_Textauszug_:
Die Chronicle merkt an: "Es gab andere Projekte, wie die Wiederherstellung von Wallriffen oder eine große Sperre, die verhindert, dass der Pontchartrainsee die Stadt überflutet und unter Wasser setzt. All das sind Multimilliarden-Dollar Projekte." Obwohl Computermodelle für den Fall, dass ein Hurrikan der Stärke vier oder fünf die Stadt träfe, Zehntausende Tote und den Verlust von Milliarden von Dollar vorhergesagt hatten, wurde keines dieser Projekte ausreichend finanziert.

Die Erhöhung der Dammsysteme, um einen besseren Schutz zu gewährleisten, hätte ein bis zwei Milliarden Dollar gekostet. Ein anderer Vorschlag, der die längerfristigen geographischen Probleme von New Orleans, wie die Zerstörung der Feuchtgebiete, anpackt, würde über einen Zeitraum von 30 Jahren 470 Millionen Dollar jährlich, also insgesamt 14 Milliarden Dollar erfordern.

All diese Projekte wurden abgelehnt. Die Finanzierung der sozialen Infrastruktur ist von demokratischen wie republikanischen Regierungen seit Jahrzehnten zugunsten der Bereicherung einer schmalen Bevölkerungsschicht vernachlässigt worden. In jüngster Zeit haben die Kosten für den Irakkrieg und Bushs Steuergeschenke an die Reichen eine direkte Rolle gespielt. Die ohnehin knappen nationalen Gelder für die Verbesserung des Schutzes der Stadt vor Wirbelstürmen und Fluten, die 1995 vom Kongress genehmigt wurden, sind während der letzten fünf Jahre fast vollständig ausgetrocknet.

_Aufgabenstellung_:
a - Beantworte zum Auszug über den Hochwasserschutz von New Orleans diese Fragen:
(i) Was hätte die Erhöhung der Dammsysteme gekostet?
(ii) Über wie viele Jahre sollte der Vorschlag gegen die Zerstörung der Feuchtgebiete laufen, und welche Gesamtsumme hätte er erfordert?
(iii) In welchem Jahr genehmigte der Kongress die nationalen Gelder für den Schutz der Stadt vor Wirbelstürmen und Fluten?
b - Bitte setze den Auszug über den Hochwasserschutz von New Orleans nach seinem letzten Satz fort.
Die Datensätze braucht man hier nicht.

_Datensätze_:

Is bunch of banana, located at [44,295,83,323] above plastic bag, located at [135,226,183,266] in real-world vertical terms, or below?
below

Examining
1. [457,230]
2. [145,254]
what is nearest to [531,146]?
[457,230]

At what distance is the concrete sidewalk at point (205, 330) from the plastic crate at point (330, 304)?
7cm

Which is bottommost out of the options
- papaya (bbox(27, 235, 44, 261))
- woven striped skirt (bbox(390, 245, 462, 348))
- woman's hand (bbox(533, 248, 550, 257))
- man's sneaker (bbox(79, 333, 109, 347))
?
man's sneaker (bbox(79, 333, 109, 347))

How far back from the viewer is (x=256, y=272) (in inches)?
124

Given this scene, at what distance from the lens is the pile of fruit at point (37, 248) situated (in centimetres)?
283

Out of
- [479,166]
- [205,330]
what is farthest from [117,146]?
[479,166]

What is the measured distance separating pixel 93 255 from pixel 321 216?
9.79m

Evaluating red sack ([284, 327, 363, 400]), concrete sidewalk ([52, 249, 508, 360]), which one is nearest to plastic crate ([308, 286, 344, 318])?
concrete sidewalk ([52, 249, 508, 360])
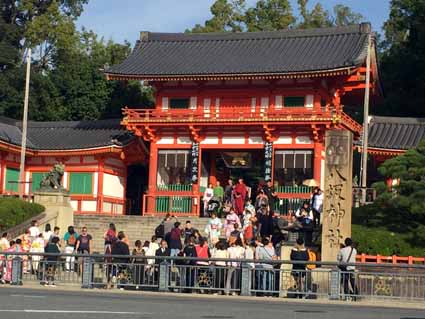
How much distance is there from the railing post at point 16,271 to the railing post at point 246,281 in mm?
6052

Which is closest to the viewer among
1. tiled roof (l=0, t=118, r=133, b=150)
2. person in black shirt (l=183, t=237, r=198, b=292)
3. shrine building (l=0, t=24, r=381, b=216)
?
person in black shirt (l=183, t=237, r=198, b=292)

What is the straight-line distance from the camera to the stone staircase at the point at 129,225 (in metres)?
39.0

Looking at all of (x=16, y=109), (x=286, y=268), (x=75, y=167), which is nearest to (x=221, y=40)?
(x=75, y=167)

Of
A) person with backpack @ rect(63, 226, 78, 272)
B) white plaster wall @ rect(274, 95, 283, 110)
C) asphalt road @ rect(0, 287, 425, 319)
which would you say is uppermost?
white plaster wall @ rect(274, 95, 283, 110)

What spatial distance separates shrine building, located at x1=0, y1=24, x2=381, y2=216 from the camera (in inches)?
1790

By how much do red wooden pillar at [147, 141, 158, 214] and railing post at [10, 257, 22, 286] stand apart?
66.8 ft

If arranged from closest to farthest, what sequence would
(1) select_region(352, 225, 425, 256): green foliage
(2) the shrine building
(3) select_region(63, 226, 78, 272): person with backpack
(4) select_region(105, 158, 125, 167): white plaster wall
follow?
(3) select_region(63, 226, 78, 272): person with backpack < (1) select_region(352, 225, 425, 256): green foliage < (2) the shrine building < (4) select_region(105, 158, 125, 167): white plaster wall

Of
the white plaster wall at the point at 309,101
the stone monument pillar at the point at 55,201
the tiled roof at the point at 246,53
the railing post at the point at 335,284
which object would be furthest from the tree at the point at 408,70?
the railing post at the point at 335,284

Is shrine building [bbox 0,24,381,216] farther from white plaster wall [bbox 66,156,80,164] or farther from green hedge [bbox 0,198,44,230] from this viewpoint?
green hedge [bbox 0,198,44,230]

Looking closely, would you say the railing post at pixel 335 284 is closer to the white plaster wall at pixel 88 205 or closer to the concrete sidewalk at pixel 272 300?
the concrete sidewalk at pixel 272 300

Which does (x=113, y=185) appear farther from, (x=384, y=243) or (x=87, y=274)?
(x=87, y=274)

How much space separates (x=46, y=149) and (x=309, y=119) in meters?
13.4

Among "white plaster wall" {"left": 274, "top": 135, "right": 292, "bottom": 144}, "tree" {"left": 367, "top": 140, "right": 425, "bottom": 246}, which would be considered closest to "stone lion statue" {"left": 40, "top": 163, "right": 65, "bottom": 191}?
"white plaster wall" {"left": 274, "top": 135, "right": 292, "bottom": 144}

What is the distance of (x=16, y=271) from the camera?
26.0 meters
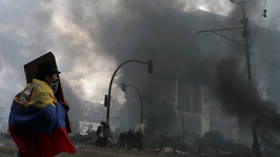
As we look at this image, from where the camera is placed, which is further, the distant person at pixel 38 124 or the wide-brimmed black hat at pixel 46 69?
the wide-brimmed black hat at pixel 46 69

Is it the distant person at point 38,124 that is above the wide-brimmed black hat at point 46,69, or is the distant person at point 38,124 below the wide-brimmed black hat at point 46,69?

==

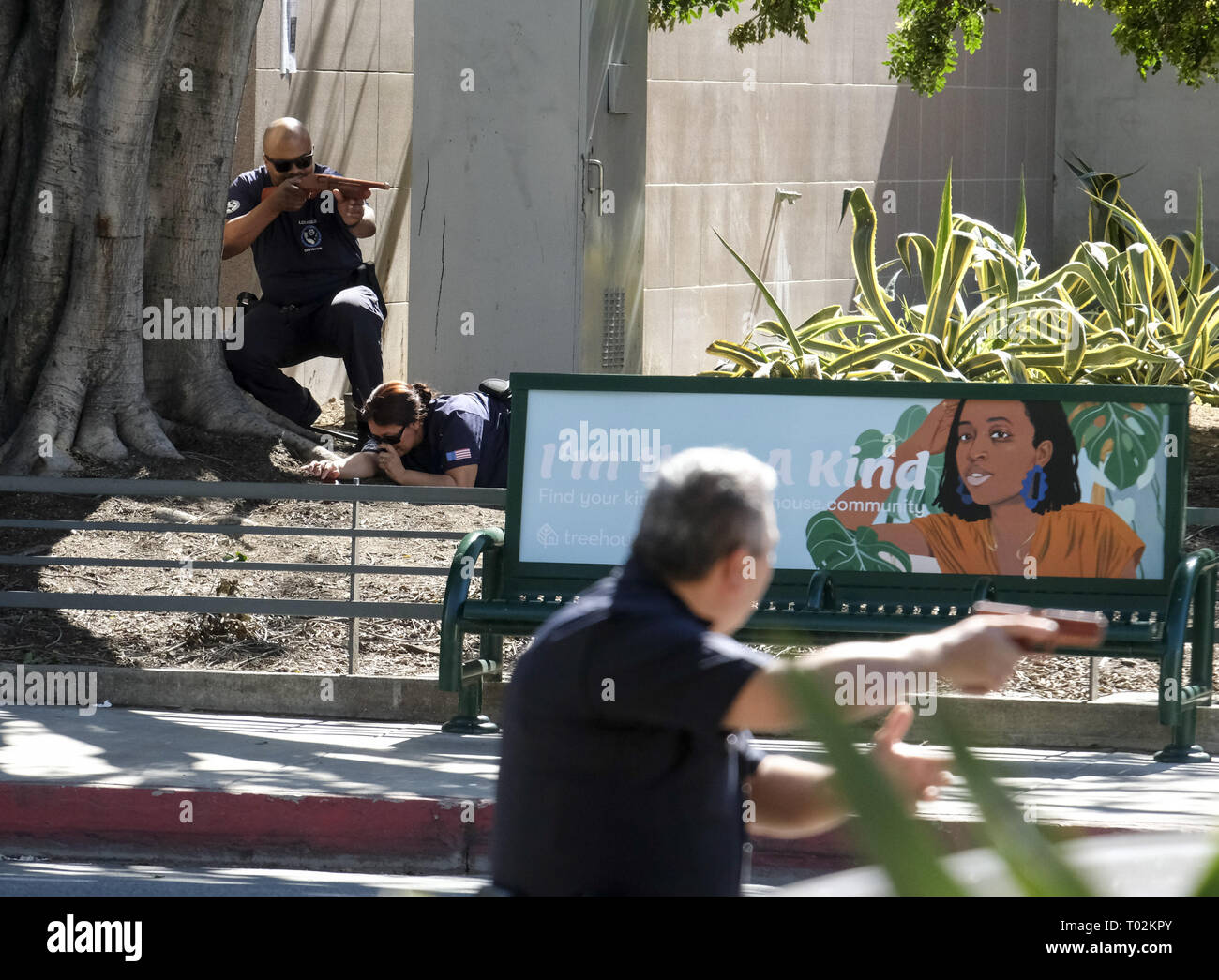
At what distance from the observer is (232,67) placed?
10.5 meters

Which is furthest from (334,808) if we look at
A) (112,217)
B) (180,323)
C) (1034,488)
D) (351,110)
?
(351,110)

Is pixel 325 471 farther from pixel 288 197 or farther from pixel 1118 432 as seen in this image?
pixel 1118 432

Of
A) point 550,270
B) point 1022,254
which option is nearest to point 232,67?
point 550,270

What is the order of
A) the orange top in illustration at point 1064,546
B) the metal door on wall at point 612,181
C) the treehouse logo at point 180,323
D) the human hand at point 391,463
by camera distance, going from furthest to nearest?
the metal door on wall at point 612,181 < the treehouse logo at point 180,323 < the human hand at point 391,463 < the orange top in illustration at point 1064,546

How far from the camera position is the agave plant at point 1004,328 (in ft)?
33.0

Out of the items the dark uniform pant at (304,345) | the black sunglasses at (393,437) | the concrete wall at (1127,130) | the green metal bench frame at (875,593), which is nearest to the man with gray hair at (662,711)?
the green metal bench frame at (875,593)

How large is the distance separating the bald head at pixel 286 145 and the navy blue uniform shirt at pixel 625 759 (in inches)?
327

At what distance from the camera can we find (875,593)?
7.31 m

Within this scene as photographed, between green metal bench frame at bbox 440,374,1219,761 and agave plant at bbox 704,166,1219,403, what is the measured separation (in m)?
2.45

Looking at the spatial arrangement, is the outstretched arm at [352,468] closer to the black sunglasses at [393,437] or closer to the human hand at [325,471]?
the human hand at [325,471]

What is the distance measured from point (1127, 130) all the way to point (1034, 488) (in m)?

_Lösungen_:
a -
(i) Ein bis zwei Milliarden Dollar.
(ii) 30 Jahre, insgesamt 14 Milliarden Dollar.
(iii) 1995.

b -
Laut einem Artikel von Will Brunch, der am 30. August in Editor & Publisher erschien, hat das Army Corps of Engineers, das diesen nationalen Fonds verwaltet, "nie ein Geheimnis daraus gemacht, dass die Kosten für den Irakkrieg und den Heimatschutz - sowie gleichzeitige Steuerkürzungen für die Reichen - ursächlich für die Kürzungen waren". Der Artikel fährt fort: "Mindest neun Artikel, die 2004 und 2005 in der Times-Picayune erschienen sind, führen den Irakkrieg ausdrücklich als Grund für den Geldmangel beim Hurrikan- und Flutschutz an."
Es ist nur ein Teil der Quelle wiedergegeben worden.